> **SELECTED EXCERPT**:
(begin)

Well-known late 1970s disco performers included Evelyn Champagne King, Tavares, Chic, the Bee Gees, Donna Summer, Gloria Gaynor, the Village People and the Jacksons. While performers and singers garnered the lion's share of public attention, the behind-the-scenes producers played an equal, if not more important role in disco, since they often wrote the songs and created the innovative sounds and production techniques that were part of the disco sound. Many non-disco artists recorded disco songs at the height of its popularity, and films such as Saturday Night Fever and Thank God It's Friday contributed to disco's rise in mainstream popularity and ironically the beginning of its commercial decline.
Disco was very important in the development of hip hop music, British new wave and disco's direct descendants: the 1980s and 1990s dance music genres of house music and its harder-driving offshoot, techno.
During the early 1920s, a popularised dance form of jazz became popular at nightclubs in major cities. Many parallels exist between the dance music of the 1920s and disco music from the 1970s. Both forms of music featured lavish orchestrations. Both came during periods of relative social liberalism. They both became popularised through black nightclubs, although disco was just as heavily popularised through popular culture as well. It was during the 1920s that the disco ball first appeared. An example can be seen in the nightclub sequence of Berlin: Die Sinfonie der Großstadt, a German silent film from 1927. The Great Depression led to a religious revival and to a socially conservative period in which nightclubs were shut down and relations between whites and minorities became strained. By 1935, swing music had replaced the dance music that had characterised the nightlife of the 1920s.
Disco has its musical roots in late 1960s soul, especially Philly and New York soul, both of which were evolutions of the Motown sound. The Philly sound is typified by lavish percussion, which became a prominent part of mid-1970s disco songs. Music with proto-disco elements appeared in the late 1960s, with 'Tighten Up' and 'Mony Mony', 'Dance to the Music' and 'Love Child'. Two early songs with disco elements include Jerry Butler’s 1969 'Only the Strong Survive' and Manu Dibango's 1972 'Soul Makossa'.

(end)

> **EXERCISE**: List every song title that the disco passage names.

> **COLLECTED DATA**:
(begin)

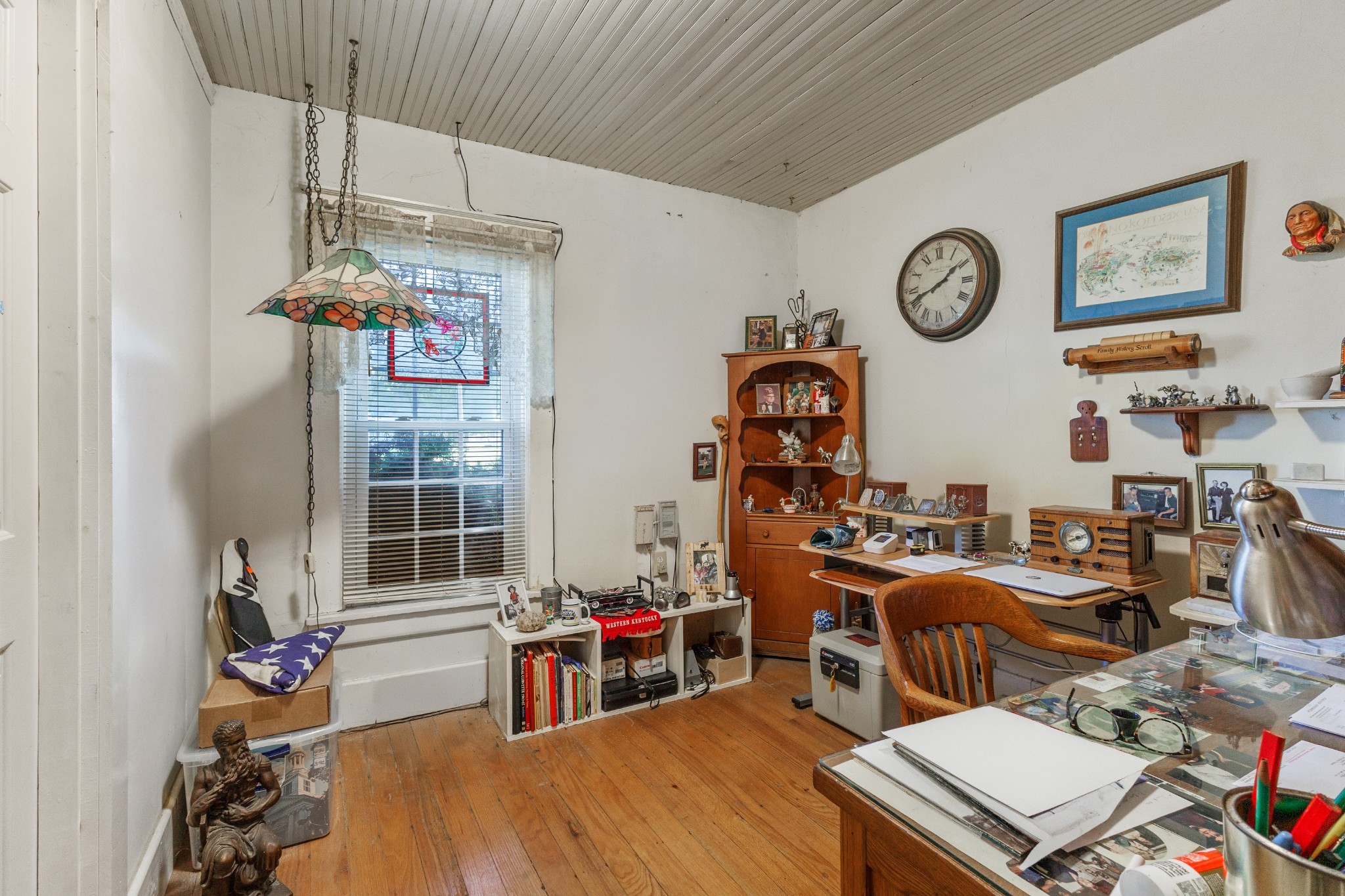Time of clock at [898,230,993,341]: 1:41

(end)

> **THE OUTPUT**:
- 'Tighten Up'
- 'Mony Mony'
- 'Dance to the Music'
- 'Love Child'
- 'Only the Strong Survive'
- 'Soul Makossa'